Sen. Barack Obama brought his messsage of “change” to Brooklyn last Wednesday.
Blacks represent more than 38 percent of the borough’s 2.5 million residents so it’ll be interesting to see how many black voters show up to meet the man of hope.
The number will be telling since Obama says, “I guarantee you African-American turnout, if I’m the nominee, goes up 30 percent around the country, minimum.”
During the political roundtable at the 1st annual New York State Convention of the National Action Network, Dr. Ron Daniels, deputy campaign manager of the Rev. Jesse Jackson Sr.’s 1988 presidential campaign, observed, “He’s [Obama] not as deeply pigmented as I would like on some issues but on balance, he would be a positive as president of the United States.”
Ron warned that black support for Obama is no sure thing:
Obama and Clinton are splitting the black vote. Obama has not found a way to signal to black voters that he’s one of us and for us.
Democrats have a funny way of signaling their love for black voters. Black voter education and mobilization groups that have ongoing relationships with black voters are starved for resources while fly-by-night groups are paid millions to woo black voters.
But as Don Hazen points out in his piece, “Bloggers and Billionaires, MoveOn and Howard Dean: The Battle for the Soul of the Democratic Party,” this is a losing strategy:
In these 527 operations, funded to the tune of $200 million in 2004, the power control model exercised by the big three failed to motivate voters as was necessary to overcome the superior organizing effort by the Republicans. The Media Fund efforts contributed tens of millions to the big media corporations by taking out a vast number of ads, and other efforts transferred millions of dollars to the Sulzbergers via endless New York Times ad buys. In the case of ACT, thousands of outsiders — often college kids parachuted into unfamiliar neighborhoods with their handheld PDAs — failed to connect with ordinary Americans.

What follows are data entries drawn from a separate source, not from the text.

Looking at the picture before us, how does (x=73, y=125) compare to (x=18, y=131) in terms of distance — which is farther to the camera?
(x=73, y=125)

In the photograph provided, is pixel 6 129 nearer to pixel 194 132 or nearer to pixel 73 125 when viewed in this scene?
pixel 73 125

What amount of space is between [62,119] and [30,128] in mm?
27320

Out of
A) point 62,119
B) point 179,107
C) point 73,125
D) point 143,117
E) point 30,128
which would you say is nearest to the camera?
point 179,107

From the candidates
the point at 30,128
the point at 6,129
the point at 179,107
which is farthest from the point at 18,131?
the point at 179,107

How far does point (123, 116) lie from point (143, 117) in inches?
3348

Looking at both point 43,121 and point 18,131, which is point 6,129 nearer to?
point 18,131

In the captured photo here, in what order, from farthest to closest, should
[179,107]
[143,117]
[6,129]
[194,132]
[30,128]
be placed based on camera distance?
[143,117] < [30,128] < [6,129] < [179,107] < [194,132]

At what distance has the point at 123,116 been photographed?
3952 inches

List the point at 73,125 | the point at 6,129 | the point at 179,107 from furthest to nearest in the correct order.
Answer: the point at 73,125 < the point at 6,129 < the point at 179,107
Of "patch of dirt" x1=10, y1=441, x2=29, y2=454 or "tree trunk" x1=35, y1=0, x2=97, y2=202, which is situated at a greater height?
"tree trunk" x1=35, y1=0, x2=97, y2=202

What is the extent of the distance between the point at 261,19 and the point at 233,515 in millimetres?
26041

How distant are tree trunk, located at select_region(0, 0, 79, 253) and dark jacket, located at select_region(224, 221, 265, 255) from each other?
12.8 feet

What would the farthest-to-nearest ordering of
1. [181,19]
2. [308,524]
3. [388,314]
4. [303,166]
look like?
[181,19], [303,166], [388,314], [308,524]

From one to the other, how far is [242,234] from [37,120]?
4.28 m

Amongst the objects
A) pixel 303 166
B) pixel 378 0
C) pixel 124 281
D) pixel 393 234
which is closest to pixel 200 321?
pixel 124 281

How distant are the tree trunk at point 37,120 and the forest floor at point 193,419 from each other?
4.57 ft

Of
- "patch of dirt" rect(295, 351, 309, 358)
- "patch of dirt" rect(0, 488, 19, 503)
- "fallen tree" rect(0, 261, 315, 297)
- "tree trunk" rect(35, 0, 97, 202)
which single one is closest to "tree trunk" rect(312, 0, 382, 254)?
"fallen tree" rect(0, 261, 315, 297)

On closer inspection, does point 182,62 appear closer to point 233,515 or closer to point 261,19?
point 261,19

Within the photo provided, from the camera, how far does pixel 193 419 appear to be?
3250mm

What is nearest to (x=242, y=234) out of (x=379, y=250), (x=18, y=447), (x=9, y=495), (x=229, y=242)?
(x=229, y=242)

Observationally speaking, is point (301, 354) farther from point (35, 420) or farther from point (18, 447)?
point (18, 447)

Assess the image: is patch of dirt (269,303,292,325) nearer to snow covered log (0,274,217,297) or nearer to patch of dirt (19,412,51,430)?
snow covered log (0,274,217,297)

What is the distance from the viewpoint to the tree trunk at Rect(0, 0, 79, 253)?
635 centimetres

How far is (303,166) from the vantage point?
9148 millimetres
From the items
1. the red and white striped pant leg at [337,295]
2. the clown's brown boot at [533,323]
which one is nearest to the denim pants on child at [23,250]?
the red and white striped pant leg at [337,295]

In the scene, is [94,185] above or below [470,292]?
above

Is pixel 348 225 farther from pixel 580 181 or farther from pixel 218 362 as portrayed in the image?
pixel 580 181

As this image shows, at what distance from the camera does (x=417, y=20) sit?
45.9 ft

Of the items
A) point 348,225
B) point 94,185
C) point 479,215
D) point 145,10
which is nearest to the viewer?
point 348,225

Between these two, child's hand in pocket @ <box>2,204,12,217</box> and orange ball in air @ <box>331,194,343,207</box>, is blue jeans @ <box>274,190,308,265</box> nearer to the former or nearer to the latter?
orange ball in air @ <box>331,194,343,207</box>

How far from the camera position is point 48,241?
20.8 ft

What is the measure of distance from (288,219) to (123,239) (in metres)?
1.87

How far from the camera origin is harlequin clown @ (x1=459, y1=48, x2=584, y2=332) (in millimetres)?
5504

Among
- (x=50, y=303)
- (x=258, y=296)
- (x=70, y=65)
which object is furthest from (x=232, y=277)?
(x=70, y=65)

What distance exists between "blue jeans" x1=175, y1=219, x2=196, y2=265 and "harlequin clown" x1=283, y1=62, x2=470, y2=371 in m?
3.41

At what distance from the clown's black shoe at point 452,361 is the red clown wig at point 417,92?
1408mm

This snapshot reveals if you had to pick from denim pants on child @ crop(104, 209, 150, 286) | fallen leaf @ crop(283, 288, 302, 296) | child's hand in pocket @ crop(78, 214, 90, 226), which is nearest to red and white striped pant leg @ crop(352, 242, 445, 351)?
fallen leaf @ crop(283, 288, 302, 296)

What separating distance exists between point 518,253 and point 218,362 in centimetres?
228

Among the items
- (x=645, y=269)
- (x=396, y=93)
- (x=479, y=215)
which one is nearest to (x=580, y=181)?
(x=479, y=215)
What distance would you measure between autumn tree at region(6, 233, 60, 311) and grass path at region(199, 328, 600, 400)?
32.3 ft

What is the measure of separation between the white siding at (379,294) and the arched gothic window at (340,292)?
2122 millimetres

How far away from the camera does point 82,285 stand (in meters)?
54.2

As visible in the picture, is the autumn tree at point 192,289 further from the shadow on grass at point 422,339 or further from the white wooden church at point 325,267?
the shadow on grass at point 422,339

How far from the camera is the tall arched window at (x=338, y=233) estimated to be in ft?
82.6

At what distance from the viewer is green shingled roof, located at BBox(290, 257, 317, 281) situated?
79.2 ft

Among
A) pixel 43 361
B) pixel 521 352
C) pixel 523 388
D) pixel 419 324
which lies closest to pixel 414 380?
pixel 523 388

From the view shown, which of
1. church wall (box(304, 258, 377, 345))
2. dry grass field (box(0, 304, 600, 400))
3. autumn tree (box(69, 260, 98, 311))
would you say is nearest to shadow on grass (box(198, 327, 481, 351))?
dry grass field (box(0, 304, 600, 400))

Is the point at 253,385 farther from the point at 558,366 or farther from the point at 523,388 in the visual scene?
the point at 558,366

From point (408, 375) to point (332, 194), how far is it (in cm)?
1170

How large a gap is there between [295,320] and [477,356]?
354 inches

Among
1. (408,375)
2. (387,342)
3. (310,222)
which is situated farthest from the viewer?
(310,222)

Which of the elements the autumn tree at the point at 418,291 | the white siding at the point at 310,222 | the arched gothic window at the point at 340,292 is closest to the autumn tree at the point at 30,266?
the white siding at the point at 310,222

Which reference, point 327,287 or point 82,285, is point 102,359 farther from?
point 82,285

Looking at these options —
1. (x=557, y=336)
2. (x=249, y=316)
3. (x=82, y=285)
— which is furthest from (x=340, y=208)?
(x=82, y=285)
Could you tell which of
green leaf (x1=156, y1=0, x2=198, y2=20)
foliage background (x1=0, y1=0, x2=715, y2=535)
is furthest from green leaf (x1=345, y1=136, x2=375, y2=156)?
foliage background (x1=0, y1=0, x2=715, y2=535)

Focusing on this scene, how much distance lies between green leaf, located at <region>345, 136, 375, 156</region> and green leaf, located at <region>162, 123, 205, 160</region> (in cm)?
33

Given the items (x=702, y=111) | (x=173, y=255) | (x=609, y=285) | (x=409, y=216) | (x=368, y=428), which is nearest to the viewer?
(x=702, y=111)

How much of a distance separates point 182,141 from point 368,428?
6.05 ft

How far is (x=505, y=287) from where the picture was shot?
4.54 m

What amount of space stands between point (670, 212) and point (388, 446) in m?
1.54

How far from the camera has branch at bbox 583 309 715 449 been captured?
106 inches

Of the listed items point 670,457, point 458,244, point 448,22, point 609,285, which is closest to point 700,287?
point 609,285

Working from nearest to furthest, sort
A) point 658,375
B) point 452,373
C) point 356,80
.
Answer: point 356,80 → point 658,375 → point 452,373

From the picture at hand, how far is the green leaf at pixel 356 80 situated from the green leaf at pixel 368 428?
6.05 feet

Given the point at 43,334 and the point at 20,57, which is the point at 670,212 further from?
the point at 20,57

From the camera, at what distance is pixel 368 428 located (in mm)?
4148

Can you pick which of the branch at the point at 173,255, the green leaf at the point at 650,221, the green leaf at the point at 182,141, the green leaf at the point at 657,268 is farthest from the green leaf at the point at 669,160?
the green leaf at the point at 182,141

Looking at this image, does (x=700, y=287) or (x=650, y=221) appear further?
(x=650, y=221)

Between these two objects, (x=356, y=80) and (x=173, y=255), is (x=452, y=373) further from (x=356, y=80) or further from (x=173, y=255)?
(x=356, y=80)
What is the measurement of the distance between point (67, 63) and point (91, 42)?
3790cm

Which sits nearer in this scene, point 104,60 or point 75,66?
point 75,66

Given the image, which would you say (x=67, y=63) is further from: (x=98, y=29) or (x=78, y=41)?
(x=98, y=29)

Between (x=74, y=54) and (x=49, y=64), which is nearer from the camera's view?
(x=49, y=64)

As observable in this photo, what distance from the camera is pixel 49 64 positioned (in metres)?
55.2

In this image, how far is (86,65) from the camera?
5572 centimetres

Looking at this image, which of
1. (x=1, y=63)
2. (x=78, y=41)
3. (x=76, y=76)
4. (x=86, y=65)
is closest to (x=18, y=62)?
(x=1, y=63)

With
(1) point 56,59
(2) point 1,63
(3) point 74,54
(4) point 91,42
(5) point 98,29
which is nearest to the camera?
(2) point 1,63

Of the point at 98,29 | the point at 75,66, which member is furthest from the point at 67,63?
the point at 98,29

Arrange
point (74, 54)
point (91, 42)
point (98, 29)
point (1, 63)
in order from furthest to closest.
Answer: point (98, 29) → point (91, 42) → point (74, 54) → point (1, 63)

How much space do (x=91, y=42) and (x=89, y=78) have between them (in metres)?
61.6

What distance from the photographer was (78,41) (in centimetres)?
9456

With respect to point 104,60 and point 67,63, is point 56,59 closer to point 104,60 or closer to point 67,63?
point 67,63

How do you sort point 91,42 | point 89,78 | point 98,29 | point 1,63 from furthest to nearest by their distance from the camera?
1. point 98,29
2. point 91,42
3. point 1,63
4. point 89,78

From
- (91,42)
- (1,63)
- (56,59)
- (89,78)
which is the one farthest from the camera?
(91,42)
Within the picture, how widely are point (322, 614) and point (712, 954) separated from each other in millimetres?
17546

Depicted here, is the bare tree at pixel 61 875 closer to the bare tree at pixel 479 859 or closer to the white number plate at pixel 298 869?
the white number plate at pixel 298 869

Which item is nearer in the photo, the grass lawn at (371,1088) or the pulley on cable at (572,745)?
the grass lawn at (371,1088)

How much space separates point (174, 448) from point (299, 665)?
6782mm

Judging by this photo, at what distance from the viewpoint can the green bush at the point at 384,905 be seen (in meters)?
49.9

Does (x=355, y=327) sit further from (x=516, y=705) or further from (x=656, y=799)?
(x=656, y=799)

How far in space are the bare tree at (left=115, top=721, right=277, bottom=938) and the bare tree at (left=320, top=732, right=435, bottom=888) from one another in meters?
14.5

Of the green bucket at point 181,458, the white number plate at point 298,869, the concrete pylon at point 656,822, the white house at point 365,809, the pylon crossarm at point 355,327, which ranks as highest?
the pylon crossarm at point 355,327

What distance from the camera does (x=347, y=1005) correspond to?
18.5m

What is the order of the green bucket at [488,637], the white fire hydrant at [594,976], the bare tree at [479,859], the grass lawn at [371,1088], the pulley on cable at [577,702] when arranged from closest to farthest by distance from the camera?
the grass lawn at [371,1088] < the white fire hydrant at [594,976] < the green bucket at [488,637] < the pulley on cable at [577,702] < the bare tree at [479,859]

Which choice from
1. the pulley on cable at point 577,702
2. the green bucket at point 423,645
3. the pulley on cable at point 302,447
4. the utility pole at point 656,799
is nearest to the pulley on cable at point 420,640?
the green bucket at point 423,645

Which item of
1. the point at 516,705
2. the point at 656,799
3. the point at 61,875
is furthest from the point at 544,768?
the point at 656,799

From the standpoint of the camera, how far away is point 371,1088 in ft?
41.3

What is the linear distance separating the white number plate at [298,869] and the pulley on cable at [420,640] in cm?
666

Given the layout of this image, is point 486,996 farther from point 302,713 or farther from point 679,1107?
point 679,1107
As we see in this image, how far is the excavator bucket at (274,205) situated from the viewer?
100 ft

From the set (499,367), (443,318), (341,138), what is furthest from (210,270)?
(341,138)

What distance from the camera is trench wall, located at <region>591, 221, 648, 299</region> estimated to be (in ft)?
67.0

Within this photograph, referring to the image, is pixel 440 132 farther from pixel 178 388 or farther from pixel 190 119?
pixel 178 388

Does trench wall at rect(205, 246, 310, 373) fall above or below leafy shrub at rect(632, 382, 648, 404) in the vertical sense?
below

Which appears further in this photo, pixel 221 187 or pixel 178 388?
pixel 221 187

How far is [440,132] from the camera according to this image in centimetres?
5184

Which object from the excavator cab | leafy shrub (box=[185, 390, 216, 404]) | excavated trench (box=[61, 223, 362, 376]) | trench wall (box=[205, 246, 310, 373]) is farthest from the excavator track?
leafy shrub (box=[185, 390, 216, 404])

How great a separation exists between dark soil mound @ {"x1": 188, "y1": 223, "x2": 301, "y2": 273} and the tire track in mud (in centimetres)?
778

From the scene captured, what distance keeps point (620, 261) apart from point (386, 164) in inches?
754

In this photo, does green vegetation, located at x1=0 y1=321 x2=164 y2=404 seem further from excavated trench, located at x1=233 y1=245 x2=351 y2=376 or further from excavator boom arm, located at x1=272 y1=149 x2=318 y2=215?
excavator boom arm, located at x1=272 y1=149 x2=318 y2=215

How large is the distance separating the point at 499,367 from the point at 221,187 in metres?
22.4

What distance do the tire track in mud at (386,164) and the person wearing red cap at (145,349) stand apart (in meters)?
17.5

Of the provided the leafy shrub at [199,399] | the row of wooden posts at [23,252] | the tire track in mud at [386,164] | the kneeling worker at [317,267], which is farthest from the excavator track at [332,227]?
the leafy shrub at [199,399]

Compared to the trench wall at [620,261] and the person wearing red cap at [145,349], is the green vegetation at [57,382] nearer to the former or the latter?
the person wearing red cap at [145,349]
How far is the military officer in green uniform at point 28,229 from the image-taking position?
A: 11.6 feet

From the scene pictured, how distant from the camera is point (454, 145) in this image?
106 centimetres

The end result was that after spending that $200 million, they had virtually nothing left in place to show for it. Little infrastructure was built, and there was no real public accounting of what that money was spent on (emphasis added). And many expect that if Hillary Clinton gets the nomination, she will implement the same type of command-and-control operation with insiders like Ickes and others — the same people who have been busy trying to build the same voter database that failed the Dems in 2004.
Question: How many black voter empowerment groups are included in the Democracy Alliance’s portfolio?
If Obama or any Democrat wants to win, they need to build the capacity of the organizations that closed the racial gap in voter registration and turnout. To do so, they must embrace the message of Bobby “Blue” Bland and spend their money where they spend their time.